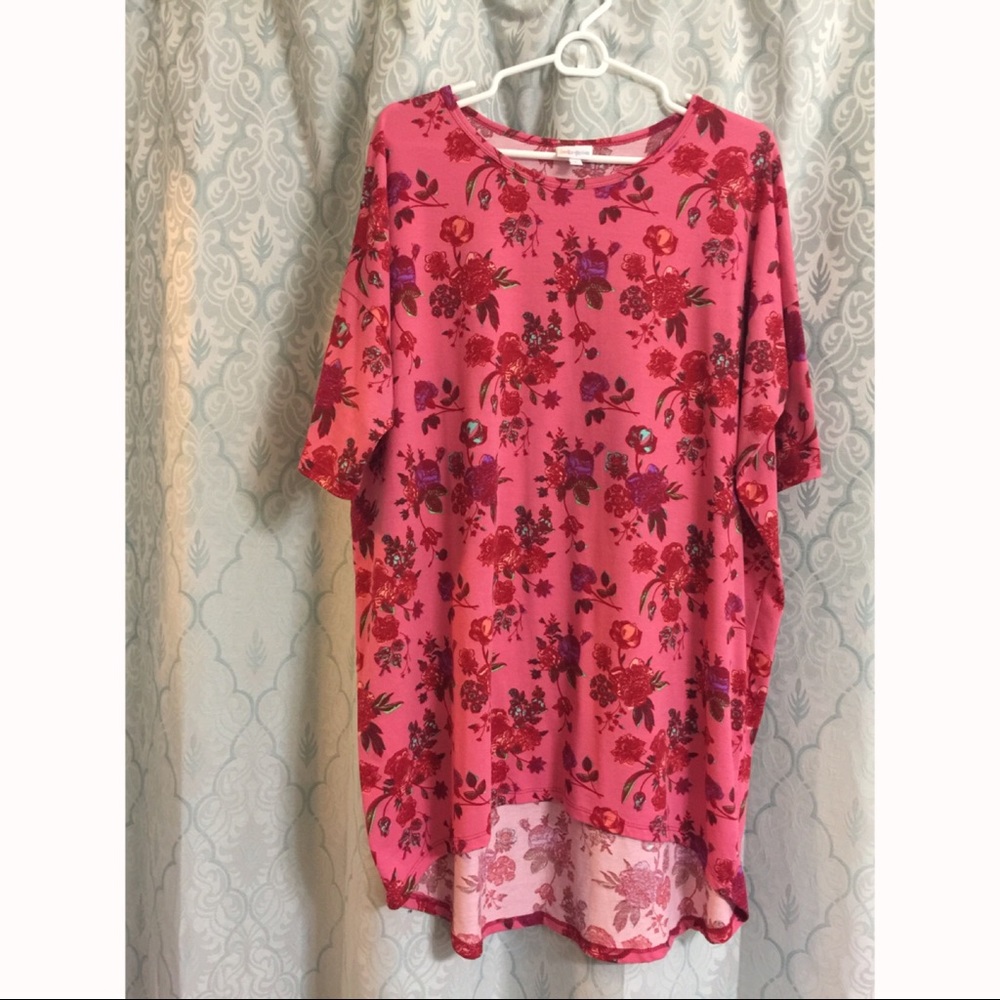 Large Lularoe Irma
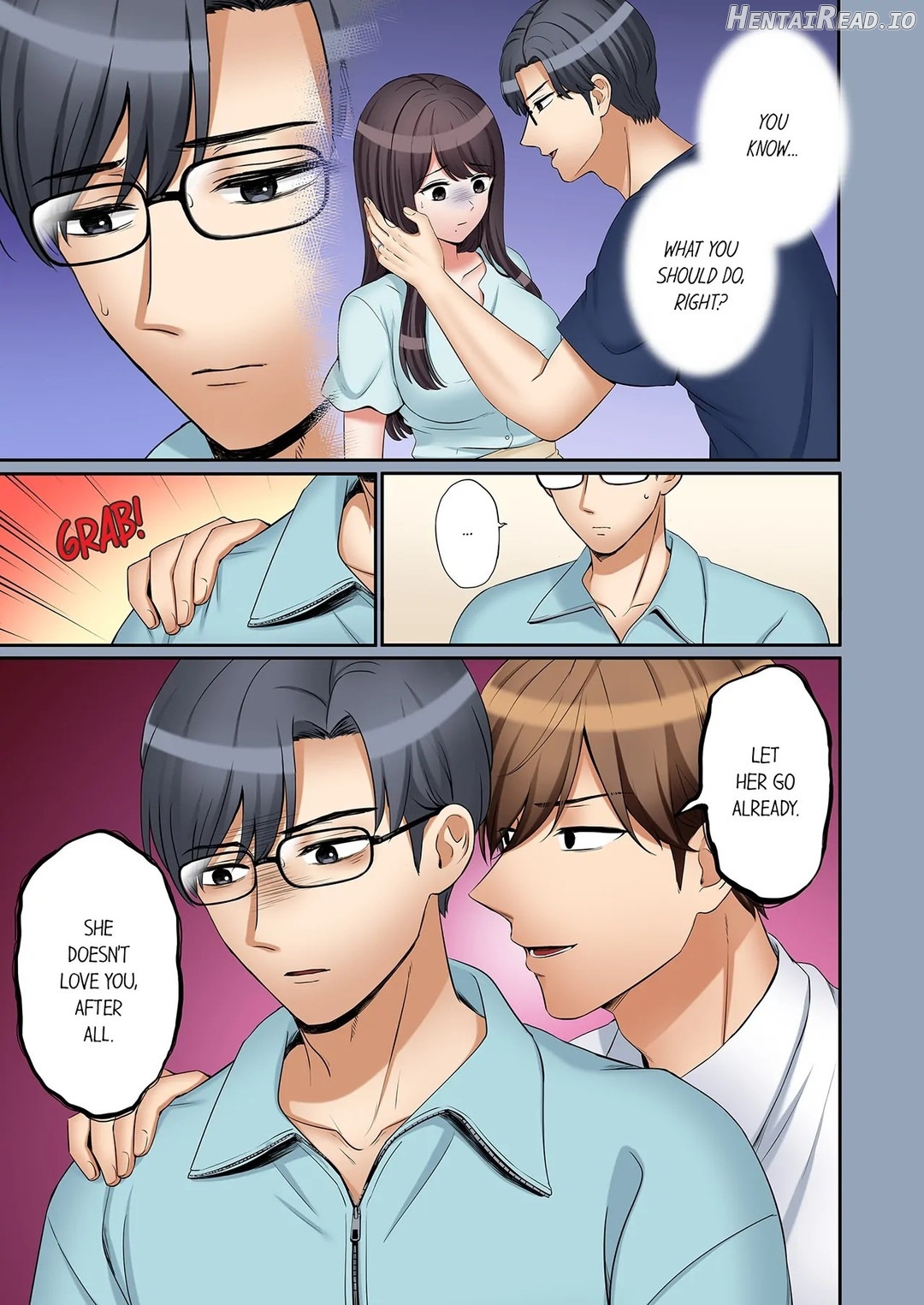 "Ato 3-kai wa Ikeru yo ne?" Otto no Kitaku Mae, Zetsurin Gitei ni Nando mo Hametaosareru Tsuma 1 I A Wife Who Is Made to Cum Many Times by Her Peerless Brother-in-Law Before Her Husband Comes Home 1 Chapter 5 - page 123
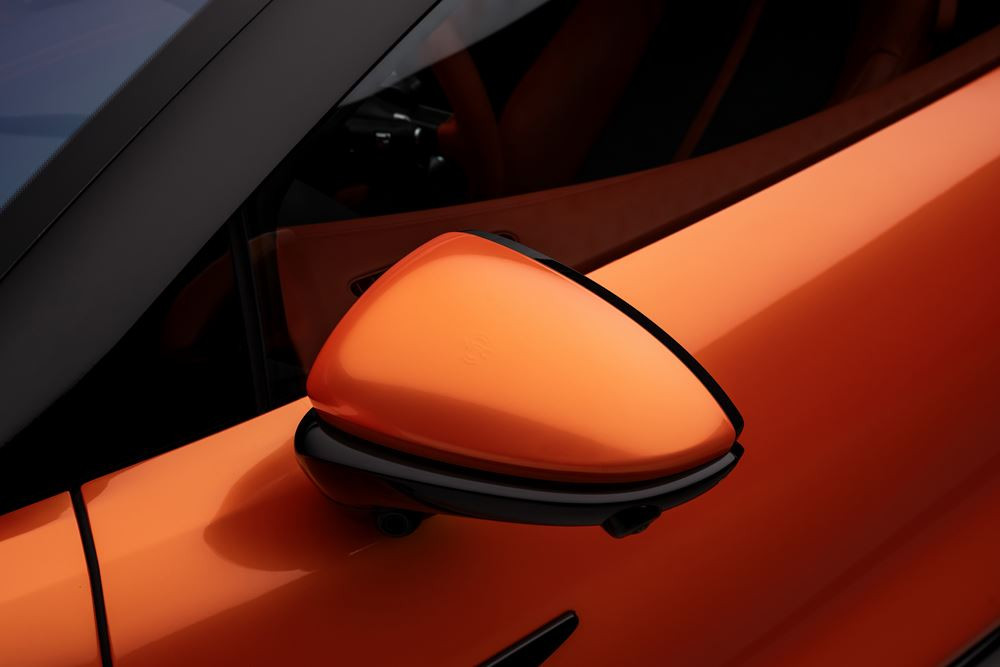 La supercar électrique Denza Z coupé affiche des performances extrêmes
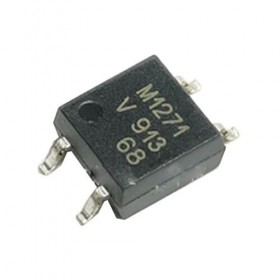 VOM1271, M1271, SOP-4 Optoizolatör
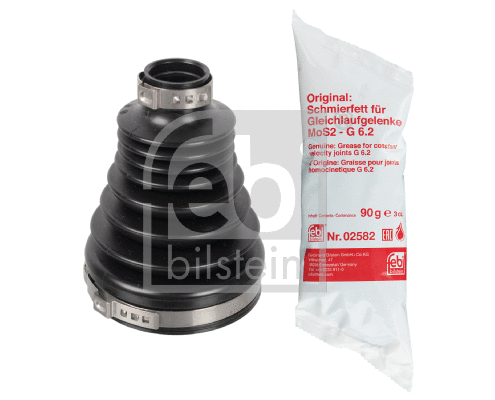 Kardaninio veleno gofruotoji membrana FEBI BILSTEIN 172662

------------------------------------

** 수행 과제 **
위 기록 전체를 한 줄당 문자열 하나씩 담은 JSON 목록으로 변환하되, 빈 줄은 넣지 마십시오. 그림은 답에 포함하지 마십시오.

** 결과 **
[
  " Large Lularoe Irma",
  " \"Ato 3-kai wa Ikeru yo ne?\" Otto no Kitaku Mae, Zetsurin Gitei ni Nando mo Hametaosareru Tsuma 1 I A Wife Who Is Made to Cum Many Times by Her Peerless Brother-in-Law Before Her Husband Comes Home 1 Chapter 5 - page 123",
  " La supercar électrique Denza Z coupé affiche des performances extrêmes",
  " VOM1271, M1271, SOP-4 Optoizolatör",
  " Kardaninio veleno gofruotoji membrana FEBI BILSTEIN 172662"
]